* **Document text**:

>>>

UWM Holdings Corporation is a national wholesale mortgage lending company headquartered in Pontiac, Michigan. UWM underwrites and provides closing documentation for residential mortgage loans originated by independent mortgage brokers, correspondents, small banks and local credit unions across all 50 states and the District of Columbia.

History
Jeff Ishbia started United Wholesale Mortgage in 1986 as a side project from his career as an attorney, initially calling the company Shore Mortgage before changing the name to United Wholesale Mortgage.

In 2002, United Wholesale Mortgage was established as a subsidiary, of United Shore Financial Services. In 2013, Mat Ishbia was named President and CEO.

In 2019, the company purchased a second building across the street in Pontiac, Michigan, to connect the two buildings totaling their square footage to over 1.5 million square feet of space. In November of 2020, expanded its Pontiac campus with the purchase of the UWM Sports Complex facility for $23.3 million.

SPAC and public offering
United Wholesale Mortgage went public in January of 2021 through a merger with Gores Holdings IV, and the formation of a special-purpose acquisition company (SPAC). At the time of its formation, the SPAC was the largest to ever debut at a valuation near $16 billion.

<<<

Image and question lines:
>>>

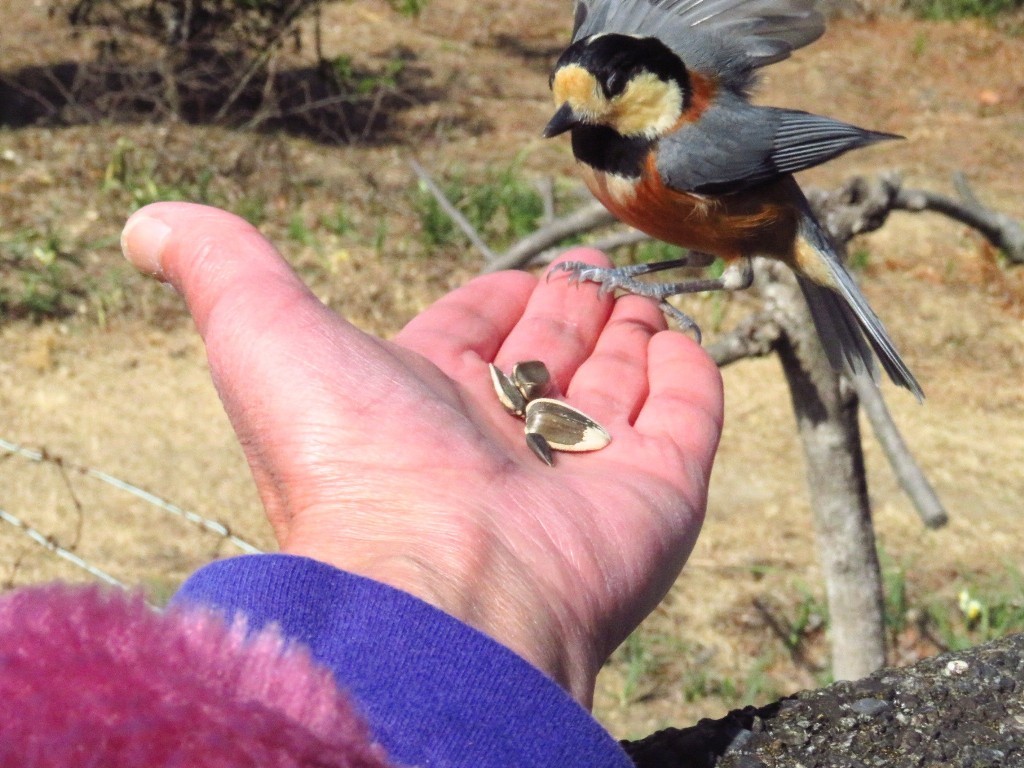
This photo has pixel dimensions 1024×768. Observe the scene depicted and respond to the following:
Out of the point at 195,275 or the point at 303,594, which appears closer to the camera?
the point at 303,594

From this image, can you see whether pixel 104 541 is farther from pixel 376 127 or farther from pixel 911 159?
pixel 911 159

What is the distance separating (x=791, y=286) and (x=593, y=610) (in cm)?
122

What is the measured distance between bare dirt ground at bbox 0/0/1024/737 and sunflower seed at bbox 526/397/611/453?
4.54 ft

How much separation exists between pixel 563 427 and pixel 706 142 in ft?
2.40

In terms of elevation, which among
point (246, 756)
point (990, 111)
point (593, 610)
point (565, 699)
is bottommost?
point (990, 111)

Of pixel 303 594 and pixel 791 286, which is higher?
pixel 303 594

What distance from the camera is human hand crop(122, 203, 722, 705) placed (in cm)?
119

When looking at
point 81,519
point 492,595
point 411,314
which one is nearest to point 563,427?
point 492,595

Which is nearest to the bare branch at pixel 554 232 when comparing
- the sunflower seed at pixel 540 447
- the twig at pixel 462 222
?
the twig at pixel 462 222

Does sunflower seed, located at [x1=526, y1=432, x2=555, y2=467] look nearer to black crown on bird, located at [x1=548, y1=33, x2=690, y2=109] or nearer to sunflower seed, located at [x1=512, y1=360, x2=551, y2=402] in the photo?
sunflower seed, located at [x1=512, y1=360, x2=551, y2=402]

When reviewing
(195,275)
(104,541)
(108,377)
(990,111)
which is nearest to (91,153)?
(108,377)

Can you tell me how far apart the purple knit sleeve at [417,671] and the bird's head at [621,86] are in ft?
3.73

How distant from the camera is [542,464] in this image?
4.92 ft

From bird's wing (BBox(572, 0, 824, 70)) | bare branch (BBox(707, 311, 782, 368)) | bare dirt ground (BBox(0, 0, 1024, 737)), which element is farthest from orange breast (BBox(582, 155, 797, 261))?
bare dirt ground (BBox(0, 0, 1024, 737))
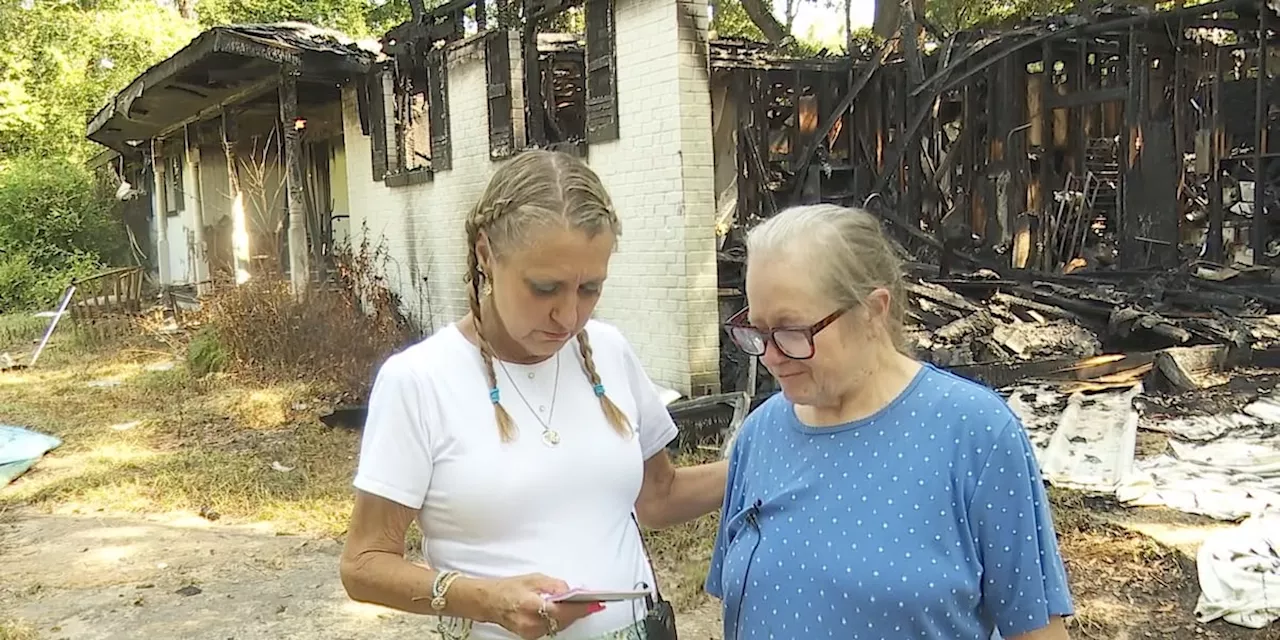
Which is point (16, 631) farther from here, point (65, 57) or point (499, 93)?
point (65, 57)

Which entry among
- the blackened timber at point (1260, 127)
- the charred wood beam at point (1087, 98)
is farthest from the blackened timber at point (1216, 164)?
the charred wood beam at point (1087, 98)

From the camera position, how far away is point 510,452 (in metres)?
1.79

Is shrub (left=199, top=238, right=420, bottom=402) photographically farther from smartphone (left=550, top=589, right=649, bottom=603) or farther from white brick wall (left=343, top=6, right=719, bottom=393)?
smartphone (left=550, top=589, right=649, bottom=603)

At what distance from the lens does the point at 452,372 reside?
181cm

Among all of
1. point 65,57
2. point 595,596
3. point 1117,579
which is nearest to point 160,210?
point 65,57

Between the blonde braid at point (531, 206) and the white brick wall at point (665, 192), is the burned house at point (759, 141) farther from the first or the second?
the blonde braid at point (531, 206)

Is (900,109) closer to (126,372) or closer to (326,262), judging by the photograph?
(326,262)

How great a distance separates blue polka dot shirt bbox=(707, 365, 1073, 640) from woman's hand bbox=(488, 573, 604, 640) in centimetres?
32

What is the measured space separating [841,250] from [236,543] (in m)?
5.34

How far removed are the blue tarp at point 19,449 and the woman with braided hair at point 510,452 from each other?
7.24m

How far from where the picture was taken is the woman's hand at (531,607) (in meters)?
1.67

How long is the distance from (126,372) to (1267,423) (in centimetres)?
1125

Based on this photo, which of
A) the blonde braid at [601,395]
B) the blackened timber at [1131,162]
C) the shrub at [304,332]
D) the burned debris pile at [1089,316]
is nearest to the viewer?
the blonde braid at [601,395]

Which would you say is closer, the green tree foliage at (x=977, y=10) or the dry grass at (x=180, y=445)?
the dry grass at (x=180, y=445)
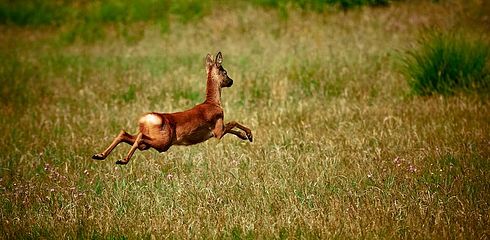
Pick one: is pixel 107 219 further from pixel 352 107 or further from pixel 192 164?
pixel 352 107

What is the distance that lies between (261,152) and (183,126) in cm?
212

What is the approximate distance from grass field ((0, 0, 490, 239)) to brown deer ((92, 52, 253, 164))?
537 mm

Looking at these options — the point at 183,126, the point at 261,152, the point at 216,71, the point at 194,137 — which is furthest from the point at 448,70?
the point at 183,126

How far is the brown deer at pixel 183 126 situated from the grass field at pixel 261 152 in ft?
1.76

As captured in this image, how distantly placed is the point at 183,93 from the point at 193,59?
14.7 ft

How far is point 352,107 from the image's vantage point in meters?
11.1

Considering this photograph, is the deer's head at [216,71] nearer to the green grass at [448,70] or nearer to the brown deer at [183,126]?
the brown deer at [183,126]

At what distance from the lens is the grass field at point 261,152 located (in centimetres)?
619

<<<

* **Objective 1**:
According to the text on UWM Holdings Corporation, who was named President and CEO in 2013?
* **Objective 2**:
Resume the text on UWM Holdings Corporation, carrying it forward from its last sentence.

* **Task response 1**:
Mat Ishbia

* **Task response 2**:
Since then, shares have fallen, due to a volatile mortgage and housing market, and a planned second offering has been postponed.

Controversy
In March 2021, United Wholesale Mortgage announced that they would no longer work with any broker or bank that also worked with United Wholesale Mortgage’s leading competitors Rocket Mortgage and Fairway Independent Mortgage Group. At the time, Ishbia claimed the decision was due to the practices of those companies, including working directly with realtors instead of mortgage brokers in securing home loans.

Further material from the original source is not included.